FileNotFoundError – If no match is found.
- autoemxsp.utils.helper.load_msa(filepath: str) Tuple[ndarray, ndarray, Dict[str, str]][source]
Load a .msa or .msg file containing Y-only spectral data and compute the energy scale. Designed for raw spectra exported from Thermo Fisher Phenom systems. May work with other EMSA/MAS format files, but minor variations can occur.
- Parameters:
filepath (str) – Path to the .msa or .msg file.
- Returns:
energy (np.ndarray) – Energy values computed from OFFSET and XPERCHAN.
counts (np.ndarray) – Measured counts per energy channel.
metadata (dict) – Parsed metadata from the header (all values as strings).
- autoemxsp.utils.helper.draw_scalebar(image, pixel_size_um, bar_width=0.25)[source]
Draw a scale bar on the given image.
The scale bar is drawn as a filled white rectangle in the bottom-left corner of the image, with a label indicating its length in micrometers (um). The actual scale bar length is chosen from a set of standard values (0.1, 0.2, 0.5, 1, 2, 5, 10, 20, 50, 100, 200 um) to best match the ‘bar_width’, expressed as fraction of image width.
- Parameters:
image (np.ndarray) – Input image (grayscale or color, as a NumPy array). The scale bar will be drawn directly on this image.
pixel_size_um (float) – Size of a pixel in micrometers (um/pixel).
bar_width (float, optional) – Target width of scale bar, in fraction of image width.
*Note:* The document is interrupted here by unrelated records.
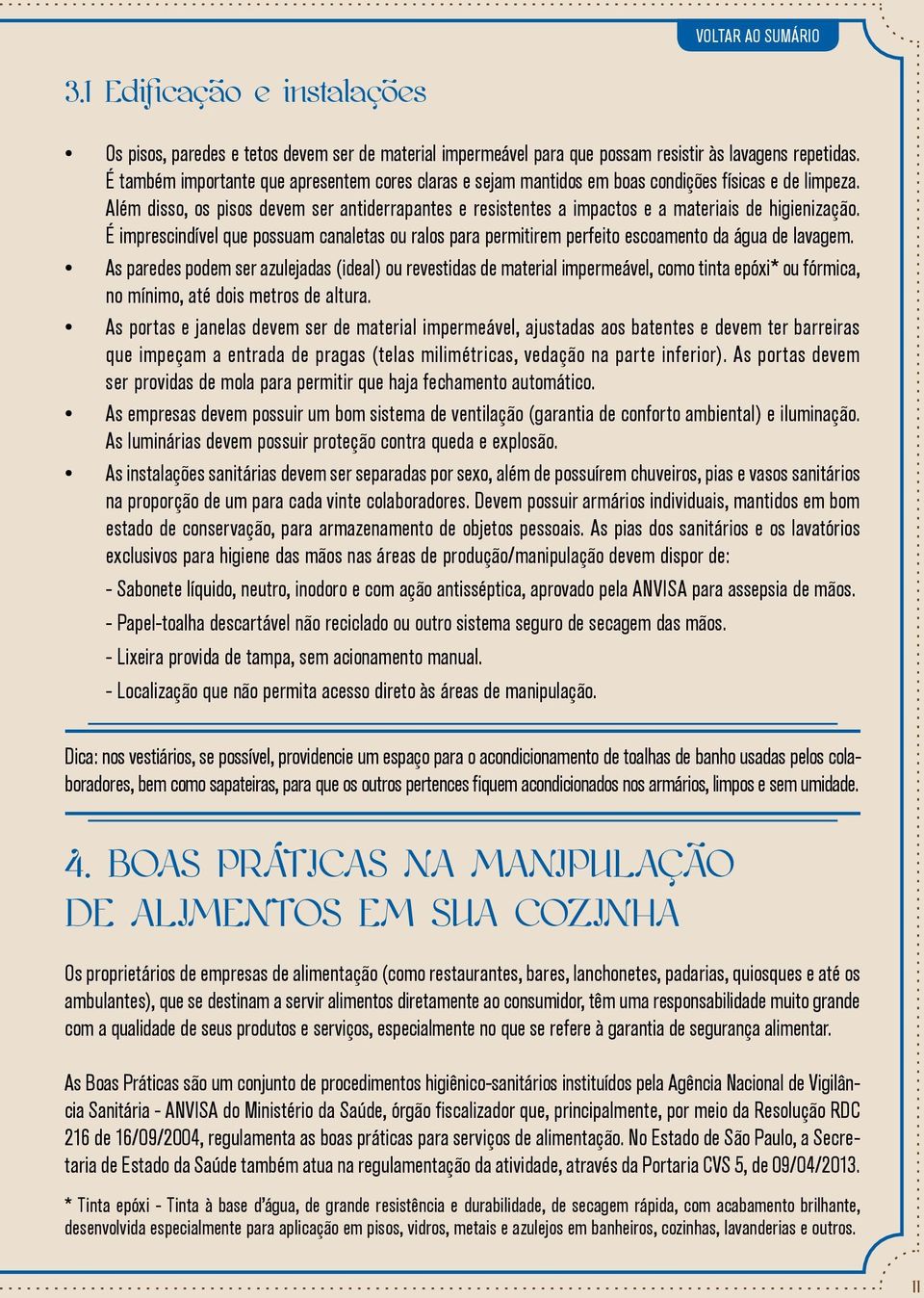 VOLTAR AO SUMÁRIO

3.1 Edificação e instalações

• Os pisos, paredes e tetos devem ser de material impermeável para que possam resistir às lavagens repetidas. É também importante que apresentem cores claras e sejam mantidos em boas condições físicas e de limpeza. Além disso, os pisos devem ser antiderrapantes e resistentes a impactos e a materiais de higienização. É imprescindível que possuam canaletas ou ralos para permitirem perfeito escoamento da água de lavagem.

• As paredes podem ser azulejadas (ideal) ou revestidas de material impermeável, como tinta epóxi* ou fórmica, no mínimo, até dois metros de altura.

• As portas e janelas devem ser de material impermeável, ajustadas aos batentes e devem ter barreiras que impeçam a entrada de pragas (telas milimétricas, vedação na parte inferior). As portas devem ser providas de mola para permitir que haja fechamento automático.

• As empresas devem possuir um bom sistema de ventilação (garantia de conforto ambiental) e iluminação. As luminárias devem possuir proteção contra queda e explosão.

• As instalações sanitárias devem ser separadas por sexo, além de possuírem chuveiros, pias e vasos sanitários na proporção de um para cada vinte colaboradores. Devem possuir armários individuais, mantidos em bom estado de conservação, para armazenamento de objetos pessoais. As pias dos sanitários e os lavatórios exclusivos para higiene das mãos nas áreas de produção/manipulação devem dispor de:

- Sabonete líquido, neutro, inodoro e com ação antisséptica, aprovado pela ANVISA para assepsia de mãos.

- Papel-toalha descartável não reciclado ou outro sistema seguro de secagem das mãos.

- Lixeira provida de tampa, sem acionamento manual.

- Localização que não permita acesso direto às áreas de manipulação.

Dica: nos vestiários, se possível, providencie um espaço para o acondicionamento de toalhas de banho usadas pelos colaboradores, bem como sapateiras, para que os outros pertences fiquem acondicionados nos armários, limpos e sem umidade.

4. BOAS PRÁTICAS NA MANIPULAÇÃO DE ALIMENTOS EM SUA COZINHA

Os proprietários de empresas de alimentação (como restaurantes, bares, lanchonetes, padarias, quiosques e até os ambulantes), que se destinam a servir alimentos diretamente ao consumidor, têm uma responsabilidade muito grande com a qualidade de seus produtos e serviços, especialmente no que se refere à garantia de segurança alimentar.

As Boas Práticas são um conjunto de procedimentos higiênico-sanitários instituídos pela Agência Nacional de Vigilância Sanitária - ANVISA do Ministério da Saúde, órgão fiscalizador que, principalmente, por meio da Resolução RDC 216 de 16/09/2004, regulamenta as boas práticas para serviços de alimentação. No Estado de São Paulo, a Secretaria de Estado da Saúde também atua na regulamentação da atividade, através da Portaria CVS 5, de 09/04/2013.

* Tinta epóxi - Tinta à base d'água, de grande resistência e durabilidade, de secagem rápida, com acabamento brilhante, desenvolvida especialmente para aplicação em pisos, vidros, metais e azulejos em banheiros, cozinhas, lavanderias e outros.

11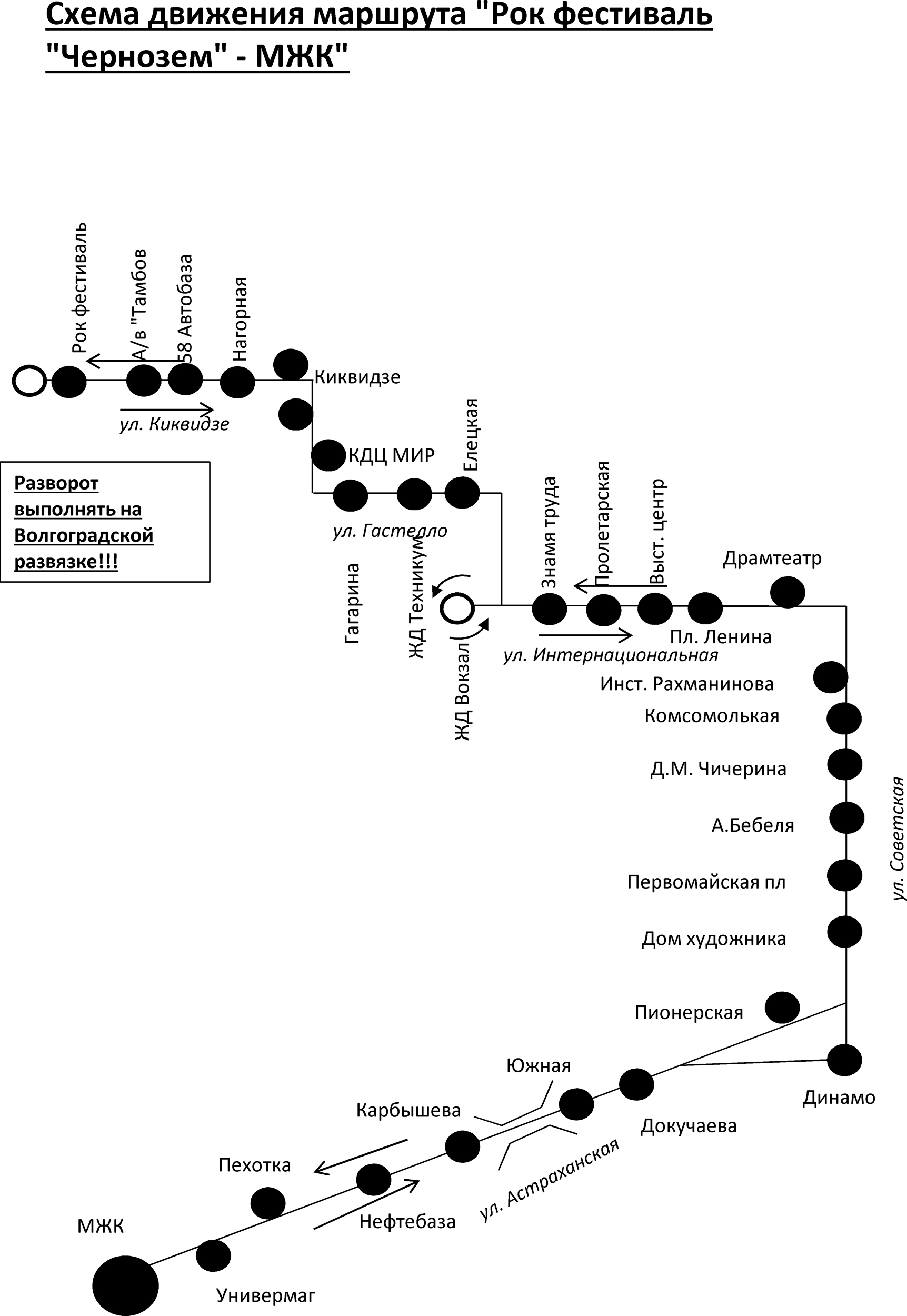 Схема движения маршрута "Рок фестиваль "Чернозем" - МЖК"

Рок фестиваль
А/в "Тамбов
58 Автобаза
Нагорная
Киквидзе
ул. Киквидзе

Разворот выполнять на Волгоградской развязке!!!

КДЦ МИР
Елецкая
ул. Гастелло
Гагарина
ЖД Техникум
ЖД Вокзал
Знамя труда
Пролетарская
Выст. центр
Драмтеатр
Пл. Ленина
ул. Интернациональная
Инст. Рахманинова
Комсомолькая
Д.М. Чичерина
А.Бебеля
Первомайская пл
Дом художника
ул. Советская
Пионерская
Динамо
Южная
Докучаева
Карбышева
ул. Астраханская
Пехотка
Нефтебаза
МЖК
Универмаг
Default: 0.25
- Returns:
image – The same image with the scale bar and label drawn on it.
- Return type:
np.ndarray
Notes
The function detects if the image is grayscale or color and draws the scale bar in white accordingly.
The scale bar is placed in the bottom-left corner with a margin from the edges.
The label is centered above the scale bar rectangle.
- class autoemxsp.utils.helper.Prompt_User(title: str, message: str)[source]
Bases:
objectA simple GUI prompt using Tkinter to display a message and wait for user confirmation.
This is useful for pausing execution and prompting the user to take action, such as selecting a position at the micriscope for manual EDS spectrum collection.
- title
The window title.
- Type:
str
- message
The message to display in the prompt.
- Type:
str
- execution_stopped
True if the user closed the window or pressed Esc.
- Type:
bool
- ok_pressed
True if the user pressed OK or Return.
- Type:
bool
- root
The Tkinter root window.
- Type:
tk.Tk or None
- exception autoemxsp.utils.helper.RefLineError[source]
Bases:
ExceptionException raised for errors related to reference lines.
- exception autoemxsp.utils.helper.MissingHintError[source]
Bases:
ExceptionException raised when a required hint is missing.